Exercise set:
A – In the plasma laser article, what serves as the lasing substance in the new laser?
B – In the plasma laser article, turn the paragraph beginning "David McDermott, Thomas Marshall, and Perry Schlesinger" into a short list that keeps its main facts.
C – Write the next part of the plasma laser article, starting after its final sentence.

Excerpted text:
--------------------------------------------------

Engineers Develop Key New Plasma Laser Beam
Three CU Engineers Develop Key New Plasma Laser Beam
Columbia Record, by Howard Heller
A new type of laser, in principle more powerful and efficient than conventional ones, has been developed by three engineers in the Plasma Physics Laboratory.
David McDermott, Thomas Marshall, and Perry Schlesinger worked with scientists at the Naval Research Laboratory in Washington, D.C. to develop the new instrument, called a plasma laser.
According to Marshall, its unusual combination of power, efficiency, and tunability over a wide range of frequencies results from the use of plasma, a dense beam of electrons travelling at almost the speed of light, as the lasing substance.
The light beam of conventional lasers is produced by exciting atoms of molecules to simultaneously emit photons of light energy which have the same frequency and wavelength. A beam of high intensity "coherent" light results.
The plasma laser, according to Schlesinger and Marshall, "fills an important gap between the (electromagnetic) spectrum's millimeter and near-infrared regions", having "penetrated that region of the electromagnetic spectrum for the first time."

--------------------------------------------------

Given material:
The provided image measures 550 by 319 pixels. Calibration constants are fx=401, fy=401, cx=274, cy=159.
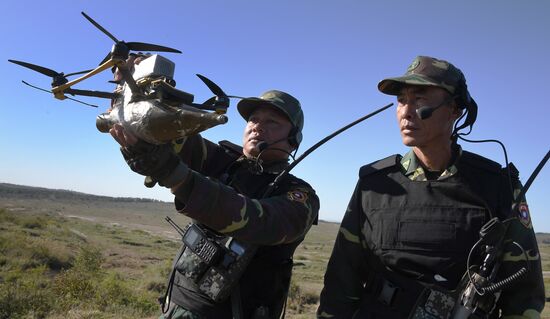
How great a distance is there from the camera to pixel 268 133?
371 centimetres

--------------------------------------------------

Exercise responses:
A – Plasma, a dense beam of electrons moving at almost the speed of light.

B –
- Developers: David McDermott, Thomas Marshall, and Perry Schlesinger
- Partners: scientists at the Naval Research Laboratory in Washington, D.C.
- Result: a new instrument called a plasma laser

C –
When a practical version of the prototype model is made, the device may find military and technological applications in the separation of fissionable from non-fissionable uranium, fusion, radar, and communications.
Furthermore, laser weaponry was tested successfully for the first time this year, and is expected to become a major factor in the U.S.- U.S.S.R. arms race.
The concept for the laser's design was developed as part of McDermott's doctoral research, supported by a grant from the U.S. Air Force Office of Scientific Research. The laser itself was tested at the Naval Research Laboratory.